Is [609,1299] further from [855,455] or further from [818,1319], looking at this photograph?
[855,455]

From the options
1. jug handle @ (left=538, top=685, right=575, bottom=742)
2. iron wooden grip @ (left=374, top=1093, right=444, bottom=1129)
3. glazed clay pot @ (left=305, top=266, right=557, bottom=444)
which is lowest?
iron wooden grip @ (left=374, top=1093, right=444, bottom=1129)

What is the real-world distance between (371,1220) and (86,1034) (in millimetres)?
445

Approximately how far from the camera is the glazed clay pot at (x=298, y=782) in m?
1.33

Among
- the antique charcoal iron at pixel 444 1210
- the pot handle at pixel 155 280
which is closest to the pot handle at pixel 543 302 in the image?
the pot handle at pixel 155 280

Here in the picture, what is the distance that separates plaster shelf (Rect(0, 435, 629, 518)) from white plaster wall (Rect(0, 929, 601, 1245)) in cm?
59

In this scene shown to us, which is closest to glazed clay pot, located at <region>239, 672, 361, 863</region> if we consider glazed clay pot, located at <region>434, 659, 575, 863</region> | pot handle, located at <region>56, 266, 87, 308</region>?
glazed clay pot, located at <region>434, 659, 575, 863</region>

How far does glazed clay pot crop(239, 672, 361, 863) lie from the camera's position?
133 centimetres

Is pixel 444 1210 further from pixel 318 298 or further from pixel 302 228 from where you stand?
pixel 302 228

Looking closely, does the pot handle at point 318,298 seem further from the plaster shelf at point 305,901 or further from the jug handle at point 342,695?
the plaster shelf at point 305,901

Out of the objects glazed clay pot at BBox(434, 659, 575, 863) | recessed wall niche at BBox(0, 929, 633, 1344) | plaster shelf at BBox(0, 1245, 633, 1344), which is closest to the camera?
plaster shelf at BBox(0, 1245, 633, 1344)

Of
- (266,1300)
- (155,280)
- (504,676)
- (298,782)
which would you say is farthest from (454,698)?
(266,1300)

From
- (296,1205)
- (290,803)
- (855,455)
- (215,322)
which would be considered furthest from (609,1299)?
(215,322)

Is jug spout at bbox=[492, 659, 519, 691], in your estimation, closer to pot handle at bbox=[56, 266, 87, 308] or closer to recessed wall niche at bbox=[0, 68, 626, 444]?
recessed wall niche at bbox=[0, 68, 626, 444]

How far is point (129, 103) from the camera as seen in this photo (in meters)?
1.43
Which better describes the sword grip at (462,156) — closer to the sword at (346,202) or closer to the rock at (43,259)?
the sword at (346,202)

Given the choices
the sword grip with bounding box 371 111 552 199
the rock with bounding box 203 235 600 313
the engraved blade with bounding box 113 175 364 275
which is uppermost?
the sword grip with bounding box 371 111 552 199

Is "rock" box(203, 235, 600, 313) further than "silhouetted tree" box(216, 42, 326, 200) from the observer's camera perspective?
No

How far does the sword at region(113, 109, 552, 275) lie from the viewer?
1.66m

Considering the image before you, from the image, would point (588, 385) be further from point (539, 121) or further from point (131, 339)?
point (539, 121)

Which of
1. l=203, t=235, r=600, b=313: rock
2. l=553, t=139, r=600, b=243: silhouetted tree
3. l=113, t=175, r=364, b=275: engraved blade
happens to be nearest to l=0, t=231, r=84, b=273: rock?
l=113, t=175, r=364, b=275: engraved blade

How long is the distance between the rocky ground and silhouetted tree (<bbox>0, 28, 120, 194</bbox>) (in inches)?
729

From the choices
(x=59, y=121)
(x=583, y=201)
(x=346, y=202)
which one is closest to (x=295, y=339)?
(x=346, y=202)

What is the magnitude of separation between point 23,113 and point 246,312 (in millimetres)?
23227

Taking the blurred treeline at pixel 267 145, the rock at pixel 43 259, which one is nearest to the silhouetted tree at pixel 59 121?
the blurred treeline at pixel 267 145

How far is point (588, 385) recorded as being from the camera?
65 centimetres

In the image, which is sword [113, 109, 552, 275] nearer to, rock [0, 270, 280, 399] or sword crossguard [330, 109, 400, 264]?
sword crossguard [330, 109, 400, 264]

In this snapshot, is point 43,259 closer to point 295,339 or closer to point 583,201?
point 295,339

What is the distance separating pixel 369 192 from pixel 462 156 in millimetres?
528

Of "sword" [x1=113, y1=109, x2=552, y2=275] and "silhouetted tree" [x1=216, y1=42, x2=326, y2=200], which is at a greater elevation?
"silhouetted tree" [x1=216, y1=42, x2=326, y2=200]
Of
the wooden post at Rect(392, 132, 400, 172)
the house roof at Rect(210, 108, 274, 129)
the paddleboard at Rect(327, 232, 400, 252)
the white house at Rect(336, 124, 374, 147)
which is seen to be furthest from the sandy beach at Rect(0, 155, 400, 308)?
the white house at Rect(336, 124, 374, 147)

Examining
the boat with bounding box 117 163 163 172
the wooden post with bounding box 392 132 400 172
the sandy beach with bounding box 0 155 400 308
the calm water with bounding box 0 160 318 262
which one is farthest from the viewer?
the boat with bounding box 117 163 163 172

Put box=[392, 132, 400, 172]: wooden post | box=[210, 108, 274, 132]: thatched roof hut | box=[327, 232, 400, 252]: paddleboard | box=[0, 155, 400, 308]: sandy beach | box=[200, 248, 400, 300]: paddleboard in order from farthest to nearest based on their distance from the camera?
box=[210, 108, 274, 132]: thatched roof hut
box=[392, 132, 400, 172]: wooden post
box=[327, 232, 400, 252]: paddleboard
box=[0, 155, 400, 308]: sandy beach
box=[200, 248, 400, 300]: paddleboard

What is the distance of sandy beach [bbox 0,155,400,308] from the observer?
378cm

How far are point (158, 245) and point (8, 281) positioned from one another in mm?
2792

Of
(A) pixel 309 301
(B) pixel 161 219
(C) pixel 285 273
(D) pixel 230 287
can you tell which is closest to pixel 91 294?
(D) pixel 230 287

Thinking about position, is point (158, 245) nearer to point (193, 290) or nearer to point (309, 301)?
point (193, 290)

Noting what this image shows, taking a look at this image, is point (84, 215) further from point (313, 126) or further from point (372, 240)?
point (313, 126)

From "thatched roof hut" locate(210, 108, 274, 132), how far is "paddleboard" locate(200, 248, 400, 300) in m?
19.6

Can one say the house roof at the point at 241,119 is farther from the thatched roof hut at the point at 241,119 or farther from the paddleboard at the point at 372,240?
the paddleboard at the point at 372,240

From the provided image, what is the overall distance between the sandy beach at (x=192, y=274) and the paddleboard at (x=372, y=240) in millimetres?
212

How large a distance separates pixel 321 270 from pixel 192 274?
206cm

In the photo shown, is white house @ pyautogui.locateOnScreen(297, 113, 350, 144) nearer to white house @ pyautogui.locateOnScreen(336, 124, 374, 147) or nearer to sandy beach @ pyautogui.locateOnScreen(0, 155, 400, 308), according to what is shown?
____
» Exercise:
Switch "jug handle" to "pitcher handle" everywhere in the data above and write all the lines out again with nothing else changed.

» Expected output:
Is [609,1299] further from [855,455] or further from [818,1319], looking at this photograph?
[855,455]

From the options
1. pitcher handle @ (left=538, top=685, right=575, bottom=742)
2. iron wooden grip @ (left=374, top=1093, right=444, bottom=1129)
3. glazed clay pot @ (left=305, top=266, right=557, bottom=444)
which is lowest?
iron wooden grip @ (left=374, top=1093, right=444, bottom=1129)

What is the real-world distance between (371,1220) and (86,1034) (in millimetres)?
445

Approximately how far from the camera is the glazed clay pot at (x=298, y=782) in m?
1.33

Among
- the antique charcoal iron at pixel 444 1210
- the pot handle at pixel 155 280
which is closest to the pot handle at pixel 543 302 in the image?
the pot handle at pixel 155 280

Here in the picture, what is the distance that separates plaster shelf (Rect(0, 435, 629, 518)) from white plaster wall (Rect(0, 929, 601, 1245)) in cm?
59

In this scene shown to us, which is closest to glazed clay pot, located at <region>239, 672, 361, 863</region> if we consider glazed clay pot, located at <region>434, 659, 575, 863</region> | pot handle, located at <region>56, 266, 87, 308</region>?
glazed clay pot, located at <region>434, 659, 575, 863</region>

How far does glazed clay pot crop(239, 672, 361, 863) lie from the camera's position?
133 centimetres

Is pixel 444 1210 further from pixel 318 298 or further from pixel 302 228 from where you stand?
pixel 302 228

Looking closely, does the pot handle at point 318,298 seem further from the plaster shelf at point 305,901 or further from the pitcher handle at point 342,695?
the plaster shelf at point 305,901

Out of the objects glazed clay pot at BBox(434, 659, 575, 863) | recessed wall niche at BBox(0, 929, 633, 1344) | plaster shelf at BBox(0, 1245, 633, 1344), which is closest to the camera?
plaster shelf at BBox(0, 1245, 633, 1344)

Of
- (266,1300)
- (155,280)
- (504,676)
- (298,782)
which would you say is farthest from (454,698)?
(266,1300)

From
- (296,1205)
- (290,803)
- (855,455)
- (215,322)
which would be considered furthest from (609,1299)?
(215,322)

Is jug spout at bbox=[492, 659, 519, 691], in your estimation, closer to pot handle at bbox=[56, 266, 87, 308] or closer to recessed wall niche at bbox=[0, 68, 626, 444]?
recessed wall niche at bbox=[0, 68, 626, 444]

How far is point (129, 103) from the camera as seen in this photo (in meters)?
1.43
Which better describes the sword grip at (462,156) — closer to the sword at (346,202) or closer to the rock at (43,259)?
the sword at (346,202)

Given the choices
the sword grip with bounding box 371 111 552 199
the rock with bounding box 203 235 600 313
the engraved blade with bounding box 113 175 364 275
which is uppermost?
the sword grip with bounding box 371 111 552 199

Is "rock" box(203, 235, 600, 313) further than "silhouetted tree" box(216, 42, 326, 200) from the observer's camera perspective?
No

How far does the sword at region(113, 109, 552, 275) lie from the viewer?
1.66m

Considering the image before you, from the image, would point (588, 385) be further from point (539, 121) or further from point (131, 339)?
point (539, 121)

Which of
1. l=203, t=235, r=600, b=313: rock
2. l=553, t=139, r=600, b=243: silhouetted tree
3. l=113, t=175, r=364, b=275: engraved blade
happens to be nearest to l=0, t=231, r=84, b=273: rock?
l=113, t=175, r=364, b=275: engraved blade

How long is the distance between the rocky ground and silhouetted tree (<bbox>0, 28, 120, 194</bbox>) (in inches)?
729

From the choices
(x=59, y=121)
(x=583, y=201)
(x=346, y=202)
which one is closest to (x=295, y=339)?
(x=346, y=202)

What is the magnitude of separation between point 23,113 and point 246,312 (in millimetres)?
23227

Taking the blurred treeline at pixel 267 145, the rock at pixel 43 259, which one is nearest to the silhouetted tree at pixel 59 121?
the blurred treeline at pixel 267 145

How far is point (588, 385) recorded as being from the camera?
65 centimetres

In the image, which is sword [113, 109, 552, 275] nearer to, rock [0, 270, 280, 399] or sword crossguard [330, 109, 400, 264]?
sword crossguard [330, 109, 400, 264]

In this snapshot, is point 43,259 closer to point 295,339 or closer to point 583,201?
point 295,339

What is the distance separating pixel 369 192 from pixel 462 156 in millimetres?
528

Of "sword" [x1=113, y1=109, x2=552, y2=275] and "silhouetted tree" [x1=216, y1=42, x2=326, y2=200], which is at a greater elevation?
"silhouetted tree" [x1=216, y1=42, x2=326, y2=200]
Of
the wooden post at Rect(392, 132, 400, 172)
the house roof at Rect(210, 108, 274, 129)
the paddleboard at Rect(327, 232, 400, 252)
the white house at Rect(336, 124, 374, 147)
which is seen to be furthest from the sandy beach at Rect(0, 155, 400, 308)?
the white house at Rect(336, 124, 374, 147)

Examining
the boat with bounding box 117 163 163 172
the wooden post with bounding box 392 132 400 172
the sandy beach with bounding box 0 155 400 308
the calm water with bounding box 0 160 318 262
which one is farthest from the viewer?
the boat with bounding box 117 163 163 172

Put box=[392, 132, 400, 172]: wooden post | box=[210, 108, 274, 132]: thatched roof hut | box=[327, 232, 400, 252]: paddleboard | box=[0, 155, 400, 308]: sandy beach | box=[200, 248, 400, 300]: paddleboard in order from farthest to nearest based on their distance from the camera?
box=[210, 108, 274, 132]: thatched roof hut
box=[392, 132, 400, 172]: wooden post
box=[327, 232, 400, 252]: paddleboard
box=[0, 155, 400, 308]: sandy beach
box=[200, 248, 400, 300]: paddleboard

What is the distance of sandy beach [bbox 0,155,400,308] from the observer?
378cm

How far are point (158, 245) and point (8, 281) positioned from one another in mm?
2792

Of
(A) pixel 309 301
(B) pixel 161 219
(C) pixel 285 273
(D) pixel 230 287
can you tell which is closest to pixel 91 294?
(D) pixel 230 287

Thinking about position, is point (158, 245) nearer to point (193, 290) or nearer to point (309, 301)?
point (193, 290)

Noting what this image shows, taking a look at this image, is point (84, 215) further from point (313, 126) or further from point (372, 240)?
point (313, 126)

From "thatched roof hut" locate(210, 108, 274, 132), how far is "paddleboard" locate(200, 248, 400, 300) in m?
19.6

Can one say the house roof at the point at 241,119 is farther from the thatched roof hut at the point at 241,119 or farther from the paddleboard at the point at 372,240?
the paddleboard at the point at 372,240

From the provided image, what is the overall distance between the sandy beach at (x=192, y=274) and the paddleboard at (x=372, y=240) in millimetres?
212

How large a distance separates pixel 321 270 from pixel 192 274?
206cm

In the photo shown, is white house @ pyautogui.locateOnScreen(297, 113, 350, 144) nearer to white house @ pyautogui.locateOnScreen(336, 124, 374, 147) or nearer to sandy beach @ pyautogui.locateOnScreen(0, 155, 400, 308), according to what is shown?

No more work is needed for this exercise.